• [To do] Copy every record word for word.

Data excerpts
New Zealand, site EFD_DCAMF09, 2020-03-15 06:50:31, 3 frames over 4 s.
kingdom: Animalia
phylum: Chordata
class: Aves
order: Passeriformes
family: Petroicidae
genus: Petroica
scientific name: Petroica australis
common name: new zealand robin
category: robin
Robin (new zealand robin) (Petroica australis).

• [Task solution]
New Zealand, site EFD_DCAMF09, 2020-03-15 06:50:31, 3 frames over 4 s.
kingdom: Animalia
phylum: Chordata
class: Aves
order: Passeriformes
family: Petroicidae
genus: Petroica
scientific name: Petroica australis
common name: new zealand robin
category: robin
Robin (new zealand robin) (Petroica australis).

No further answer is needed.